Building in Hangzhou

Haichao Temple (海潮寺 (Hǎicháo Sì)) is a Buddhist temple located in Shangcheng District of Hangzhou, Zhejiang. Alongside Lingyin Temple, Jing Temple and Zhaoqing Temple, it was one of the Four Buddhist Temples in Hangzhou.

==History==
Haichao Temple was originally built in the Wanli period (1573-1620) of the Ming dynasty (1368-1644). Haichao Temple was gradually fell into ruin when the Manchu invasion in the mid-17th century.
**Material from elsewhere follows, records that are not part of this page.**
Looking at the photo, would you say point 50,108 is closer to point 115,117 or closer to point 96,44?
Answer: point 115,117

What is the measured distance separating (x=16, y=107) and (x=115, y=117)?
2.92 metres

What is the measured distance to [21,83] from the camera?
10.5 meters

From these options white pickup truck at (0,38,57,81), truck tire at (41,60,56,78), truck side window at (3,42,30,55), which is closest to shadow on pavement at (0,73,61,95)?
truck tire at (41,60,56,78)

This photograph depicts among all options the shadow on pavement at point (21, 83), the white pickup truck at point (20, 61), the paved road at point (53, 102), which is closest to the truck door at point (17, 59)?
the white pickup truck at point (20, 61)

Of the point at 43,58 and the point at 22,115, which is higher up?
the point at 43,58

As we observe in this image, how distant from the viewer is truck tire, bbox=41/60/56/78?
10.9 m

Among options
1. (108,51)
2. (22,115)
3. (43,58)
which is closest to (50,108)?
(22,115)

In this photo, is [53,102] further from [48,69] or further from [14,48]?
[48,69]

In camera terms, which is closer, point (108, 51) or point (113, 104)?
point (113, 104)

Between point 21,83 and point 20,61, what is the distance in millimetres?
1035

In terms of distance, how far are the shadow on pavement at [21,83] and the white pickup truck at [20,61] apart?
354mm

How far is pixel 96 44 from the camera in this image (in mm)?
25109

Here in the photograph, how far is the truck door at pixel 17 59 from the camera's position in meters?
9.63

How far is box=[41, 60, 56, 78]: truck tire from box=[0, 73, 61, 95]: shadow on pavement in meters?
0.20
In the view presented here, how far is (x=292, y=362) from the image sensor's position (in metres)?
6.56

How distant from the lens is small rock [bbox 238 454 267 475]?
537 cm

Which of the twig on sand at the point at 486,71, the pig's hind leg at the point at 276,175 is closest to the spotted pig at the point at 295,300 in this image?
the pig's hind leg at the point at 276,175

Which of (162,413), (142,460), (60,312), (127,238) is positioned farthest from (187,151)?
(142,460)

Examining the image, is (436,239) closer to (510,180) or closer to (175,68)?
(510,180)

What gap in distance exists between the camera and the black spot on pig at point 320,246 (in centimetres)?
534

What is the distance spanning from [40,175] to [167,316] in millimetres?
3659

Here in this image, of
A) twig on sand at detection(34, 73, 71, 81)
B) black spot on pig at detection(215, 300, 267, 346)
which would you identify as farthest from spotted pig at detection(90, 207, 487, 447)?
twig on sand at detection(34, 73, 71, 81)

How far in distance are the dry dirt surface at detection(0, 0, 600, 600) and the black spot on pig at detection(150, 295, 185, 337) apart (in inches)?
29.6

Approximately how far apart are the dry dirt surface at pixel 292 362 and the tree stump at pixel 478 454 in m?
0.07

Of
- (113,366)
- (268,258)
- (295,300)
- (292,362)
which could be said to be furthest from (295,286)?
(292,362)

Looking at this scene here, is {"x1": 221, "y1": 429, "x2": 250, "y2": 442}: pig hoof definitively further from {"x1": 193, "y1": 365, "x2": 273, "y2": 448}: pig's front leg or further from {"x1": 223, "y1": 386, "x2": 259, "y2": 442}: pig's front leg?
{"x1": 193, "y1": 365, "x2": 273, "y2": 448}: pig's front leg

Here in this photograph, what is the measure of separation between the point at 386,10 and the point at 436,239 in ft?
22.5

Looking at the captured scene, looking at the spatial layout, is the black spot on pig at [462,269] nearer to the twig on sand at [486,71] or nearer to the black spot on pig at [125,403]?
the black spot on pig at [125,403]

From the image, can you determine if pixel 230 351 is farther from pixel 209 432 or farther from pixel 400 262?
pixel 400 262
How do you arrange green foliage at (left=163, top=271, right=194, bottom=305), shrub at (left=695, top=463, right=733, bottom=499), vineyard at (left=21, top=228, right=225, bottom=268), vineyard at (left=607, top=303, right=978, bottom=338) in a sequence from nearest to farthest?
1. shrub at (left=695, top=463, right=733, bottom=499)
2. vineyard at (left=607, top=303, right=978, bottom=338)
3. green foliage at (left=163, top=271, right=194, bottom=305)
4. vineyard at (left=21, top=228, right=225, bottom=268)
The Bell Tower and Guanyin Hall were added to the temple in 1829, during the reign of Daoguang Emperor in the Qing dynasty (1644-1911). Haichao Temple was badly damaged in the Taiping Rebellion in 1861. It was renovated and refurbished in 1864. In 1881, abbot Puzhao (普照) built the Buddhist Texts Library for collecting a set of Chinese Buddhist canon, which was granted by Guangxu Emperor.

After the Second Sino-Japanese War broke out, it was used as the First Provisional Assistant Hospital of Zhejiang Province. In 1958, it became a rubber plant, which was officially called Zhongce Rubber Co., Ltd. (中策橡胶有限公司) in 1992. In 2016, the Hangzhou government planned to rebuild the temple on its original site.

In July 2000, it was inscribed as a municipal level cultural relic conservation unit by the Hangzhou government.

==Architecture==
The temple formerly had many halls and rooms and now only the Hall of Four Heavenly Kings survived. The Hall of Four Heavenly Kings was built in 1890, during the ruling of Guangxu Emperor in late Qing dynasty (1644-1911).